Während die industrielle Seite gegenwärtig noch munter weiter expandiert, sieht es auf der kreativen Seite indes ungleich trister aus. Neben kritischen Regisseuren wie Julien Temple sind es vor allem die Musiker selbst, denen die unvermeidlichen Videos und die Art ihrer Verwertung allmählich zum Halse raushängen. „Nichts gegen Videos“, erklärte unlängst Boy George, „sie sind zum Plattenverkauf wohl nötig. Aber ein Schwachsinns-Sender wie MTV zerstört die grauen Zellen. Ich finde alles schlecht, was exzessiv ist: zuviel Essen, zuviel Sex, zuviel Videos.“
Joe Jackson geht in seiner Ablehnung gar einen Schritt weiter.
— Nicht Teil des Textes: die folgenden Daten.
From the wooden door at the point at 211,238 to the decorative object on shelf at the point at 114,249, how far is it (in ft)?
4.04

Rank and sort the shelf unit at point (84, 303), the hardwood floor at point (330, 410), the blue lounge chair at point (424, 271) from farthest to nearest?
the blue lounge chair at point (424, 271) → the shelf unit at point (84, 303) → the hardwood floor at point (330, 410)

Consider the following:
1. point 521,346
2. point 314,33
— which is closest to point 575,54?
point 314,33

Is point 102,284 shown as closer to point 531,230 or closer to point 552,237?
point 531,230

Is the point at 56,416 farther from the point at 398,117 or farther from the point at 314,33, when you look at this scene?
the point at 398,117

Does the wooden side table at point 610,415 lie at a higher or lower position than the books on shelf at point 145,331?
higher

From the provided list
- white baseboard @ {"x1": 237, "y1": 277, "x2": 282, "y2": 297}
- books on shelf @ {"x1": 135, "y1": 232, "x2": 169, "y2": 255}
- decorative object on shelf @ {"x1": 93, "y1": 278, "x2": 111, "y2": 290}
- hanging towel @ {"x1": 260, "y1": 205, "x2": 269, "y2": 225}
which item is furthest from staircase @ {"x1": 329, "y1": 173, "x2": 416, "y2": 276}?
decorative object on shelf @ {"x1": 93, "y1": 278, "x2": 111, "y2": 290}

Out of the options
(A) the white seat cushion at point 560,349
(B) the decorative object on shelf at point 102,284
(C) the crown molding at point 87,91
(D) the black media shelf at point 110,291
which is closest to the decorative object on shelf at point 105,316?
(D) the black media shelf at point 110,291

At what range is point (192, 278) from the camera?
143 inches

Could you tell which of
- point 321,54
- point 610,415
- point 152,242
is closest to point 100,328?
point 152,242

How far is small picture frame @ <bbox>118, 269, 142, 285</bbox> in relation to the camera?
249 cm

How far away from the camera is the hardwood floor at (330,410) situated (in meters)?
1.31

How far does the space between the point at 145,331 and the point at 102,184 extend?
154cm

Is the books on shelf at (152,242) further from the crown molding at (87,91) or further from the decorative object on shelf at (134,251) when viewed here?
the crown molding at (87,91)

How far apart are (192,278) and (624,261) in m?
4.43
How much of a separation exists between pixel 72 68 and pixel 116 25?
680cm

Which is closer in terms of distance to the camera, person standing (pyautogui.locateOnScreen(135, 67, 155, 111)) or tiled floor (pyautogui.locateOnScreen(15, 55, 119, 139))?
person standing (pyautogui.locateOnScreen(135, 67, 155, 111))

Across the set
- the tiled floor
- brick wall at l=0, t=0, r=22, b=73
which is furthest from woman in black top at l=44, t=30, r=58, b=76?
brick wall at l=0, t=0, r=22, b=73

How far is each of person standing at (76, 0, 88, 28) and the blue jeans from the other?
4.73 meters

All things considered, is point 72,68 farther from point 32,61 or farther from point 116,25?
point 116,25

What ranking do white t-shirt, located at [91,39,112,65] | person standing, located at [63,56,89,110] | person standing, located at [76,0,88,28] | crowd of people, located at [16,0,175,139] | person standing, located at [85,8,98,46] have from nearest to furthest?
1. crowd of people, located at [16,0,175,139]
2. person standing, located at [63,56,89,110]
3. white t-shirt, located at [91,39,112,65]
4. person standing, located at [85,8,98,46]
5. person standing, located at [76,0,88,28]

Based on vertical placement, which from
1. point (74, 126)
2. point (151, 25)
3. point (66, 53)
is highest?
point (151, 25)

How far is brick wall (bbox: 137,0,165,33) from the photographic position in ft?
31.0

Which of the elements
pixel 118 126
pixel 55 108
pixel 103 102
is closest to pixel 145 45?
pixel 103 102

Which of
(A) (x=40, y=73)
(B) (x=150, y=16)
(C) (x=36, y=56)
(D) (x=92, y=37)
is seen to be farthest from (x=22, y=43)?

Unter der Überschrift „Video Is Killing Music“ schrieb er einen Aufsatz für das US-Fachblatt „Billboard“, in dem er mit den Musikvideos hart zu Gerichte geht: „Mein letztes Video zu ‚Breaking Us In Two‘ habe ich regelrecht gehaßt. Man hat mich da in etwas hineingeredet, wozu ich überhaupt keinen Bezug habe.
Das Musikvideo unterminiert den Wert der Musik. Wenn man einen Song hört, löst er Erinnerungen aus oder regt anderweitig deine Phantasie an. Ein Video hingegen liefert gleich vorgeformte Bilder mit; man zwingt dich geradezu, diese Bilder mit der Musik zu assoziieren. Das aber tötet die Phantasie. Und Phantasie sollte sich jeder Hörer erhalten.“
Multi-Talent Brian Eno sieht es ähnlich: „Die gesamte Video-Kunst befindet sich gegenwärtig auf der Höhe der Malerei von 1904, also kurz vor einer großen Explosion. Es gibt einen Kessel voller Ideen und Möglichkeiten – und phantastische Werke werden in den kommenden Jahren verwirklicht werden. Aber ganz sicher nicht auf dem Gebiet der Musikvideo! Denn das ist der absolute Raub am Künstler – vor und hinter der Kamera. Sie haben aus den Musikvideos einen gottverdammten Ramschladen gemacht.“
Der ahnungslose Video-Konsument, der hierzulande einmal pro Woche eine Mini-Dosis Musikvideos in „Formel eins“ vorgesetzt bekommt, mag angesichts solcher Haßtiraden ungläubig den Kopf schütteln. Von Übersättigung kann in Deutschland doch wohl keine Rede sein – Kabel-Empfänger ausgenommen.
Was aber macht das amerikanische Video-Kid, das in 12 Stunden Nonstop-Video etwa 200 Clips mit rund 10000 verschiedenen Bildschnitten konsumiert hat? Schaltet die Glotze aus, meint, jetzt müsse es mal richtige Musik erleben und geht ins Konzert. Möglichst von einer Band natürlich, die keine Show, keine Lichteffekte, keine Kostüme einsetzt, sondern akustische Gitarren, kratziges Feedback, fröhliches Improvisieren. Eine Band vielleicht gar, die vom Image her das bietet, was das Video-Kid bis dahin als „absolut unhippe Alternativlinge mit nostalgischem Hang zum Psychedelic-Folk-Blues-Country-Hillbilly-Revival“ bezeichnet hatte. Ein einziges Bild in eineinhalb Stunden auf der Bühne – die wahre Erholung.